Configuring search analytics
Excluding items from analytics reports
Excluding queries containing or matching specific terms
- Queries that exactly match specific terms can be removed from the analytics reports by adding the term to the reporting blacklist.
- Queries containing specific terms can be removed from the analytics reports by adding the term to the reporting stop words list.
Excluding queries from specific IP addresses
- Queries that exactly match specific IP addresses can be removed from the analytics reports by adding the term to the reporting blacklist.
Configuring search analytics alerts
The analytics system can be configured, per collection, to send out notification emails which provide a regular analytics summary, or trend alert notifications.

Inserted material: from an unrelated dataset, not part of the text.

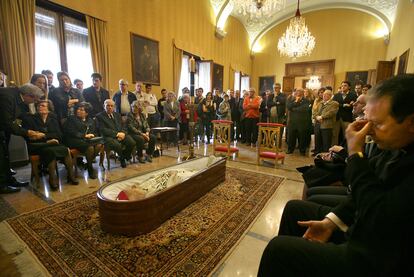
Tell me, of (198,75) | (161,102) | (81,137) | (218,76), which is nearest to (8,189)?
(81,137)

Email notifications can be configured for the following:
- Query report summary: The notification frequency can be chosen.

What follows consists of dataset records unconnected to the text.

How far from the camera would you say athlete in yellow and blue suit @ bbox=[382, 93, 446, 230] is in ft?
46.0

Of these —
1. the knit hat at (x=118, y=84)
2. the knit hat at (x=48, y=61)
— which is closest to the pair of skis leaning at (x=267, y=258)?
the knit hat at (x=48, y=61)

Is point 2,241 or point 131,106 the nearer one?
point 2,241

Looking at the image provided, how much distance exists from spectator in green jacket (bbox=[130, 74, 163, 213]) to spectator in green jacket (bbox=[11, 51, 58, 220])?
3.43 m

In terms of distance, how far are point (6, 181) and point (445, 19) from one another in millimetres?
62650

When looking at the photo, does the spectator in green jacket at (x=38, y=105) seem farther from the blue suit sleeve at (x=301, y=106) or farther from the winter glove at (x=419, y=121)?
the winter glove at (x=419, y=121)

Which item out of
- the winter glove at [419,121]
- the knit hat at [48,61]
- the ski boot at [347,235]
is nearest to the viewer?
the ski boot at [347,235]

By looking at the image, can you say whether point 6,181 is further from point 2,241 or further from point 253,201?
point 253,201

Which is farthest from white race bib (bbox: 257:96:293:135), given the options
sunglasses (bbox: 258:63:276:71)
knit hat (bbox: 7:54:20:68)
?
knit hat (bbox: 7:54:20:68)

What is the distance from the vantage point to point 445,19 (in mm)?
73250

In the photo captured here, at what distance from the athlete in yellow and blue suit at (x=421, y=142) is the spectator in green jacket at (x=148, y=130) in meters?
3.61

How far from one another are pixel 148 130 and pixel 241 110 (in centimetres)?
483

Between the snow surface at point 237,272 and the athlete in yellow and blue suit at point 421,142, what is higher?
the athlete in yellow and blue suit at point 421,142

- Trend alert notifications: Trend alerts can be sent out when a query spike is detected to allow real-time action to be taken as required.
The alerts are sent to one or more email addresses.

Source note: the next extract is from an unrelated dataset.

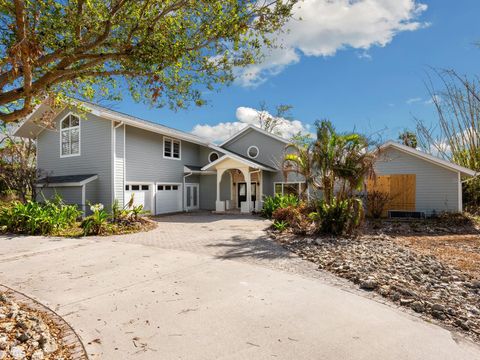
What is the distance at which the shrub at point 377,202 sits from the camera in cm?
1631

To configure email alerts for analytics, click the edit analytics email settings link in the collection's analyse tab.
The email settings provide the following options:
- Email sender: Configures the email address used as the from address for analytics emails. Must contain a single valid email address.
- Email addresses: Configures the list of recipients for analytics alerts. Must contain a comma separated list of email addresses.
- Query report summary: Configures the frequency of query report alerts.
- Trend alert email: Enables email alerting for trend alerts.
Please note that Funnelback must be configured with a valid SMTP server during installation for email to be sent successfully. SMTP settings can be adjusted in the global.cfg file in
$SEARCH_HOME/conf/global.cfg if required.
Search analytics update options
Funnelback provides a number of configuration options that affect how analytics is built.
Report update options
|analytics.max_heap_size||Configure the maximum memory (Java heap size) allocated for analytics updates.|
|analytics.scheduled_database_update||Control whether reports for the collection are updated on a scheduled basis.|
|userid_to_log||Controls how logging of IP addresses is performed.|
Query report options
|analytics.data_miner.range_in_days||Length of time range (in days) the analytics data miner will go back from the current date when mining query and click log records.|
|analytics.reports.max_facts_per_dimension_combination||Advanced setting: controls the amount of data that is stored by query reports.|
|analytics.reports.checkpoint_rate||Advanced setting: controls the rate at which the query reports system checkpoints data to disk.|
|analytics.reports.disable_incremental_reporting||Disable incremental reports database updates. If set all existing query and click logs will be processed for each reports update.|
Trend alerts options
|analytics.outlier.day.minimum_average_count||Trend alerts: Control the minimum number of occurrences of a query required before a day pattern can be detected.|
|analytics.outlier.day.threshold||Trend alerts: Control the day pattern detection threshold.|
|analytics.outlier.exclude_collection||Trend alerts: Disable query spike detection for a collection|
|analytics.outlier.exclude_profiles||Trend alerts: Disable query spike detection for a profile|
|analytics.outlier.hour.minimum_average_count||Trend alerts: Control the minimum number of occurrences of a query required before a hour pattern can be detected.|
|analytics.outlier.hour.threshold||Trend alerts: Control the hour pattern detection threshold.|
Query log naming and rotation
When operating Funnelback in a multi-server configuration, some care must be taken to ensure query logs are available to the trend alerts system. For performance reasons trend alerts requires that archived log files be identified with a date stamp in the file name (for example queries.log.20090902.gz), as these date stamps are used to restrict the logs required for pattern analysis.
Standard practice within a multiple server set-up would be to transfer all query log files to a server responsible for analytics, retaining the date stamp in the file name and adding a hostname to ensure log names are unique.
Please also note that trend alerts may fail to detect some queries when processing historical data for collections which have been updated less frequently than once per month. This issue can be rectified by manually splitting any query log files spanning more than a day into individual logs with date stamps.
Analytics reports hardware requirements
The table below gives minimum hardware requirements for processing various query log volumes.
|Number of queries||Minimum memory||Minimum hard disk space|
|>= 20 million over 3 years||2.5GB||10GB|
|<= 1 million||500MB||4GB|
When updating query reports for a collection with a large number of queries the analytics.max_heap_size collection setting should be increased.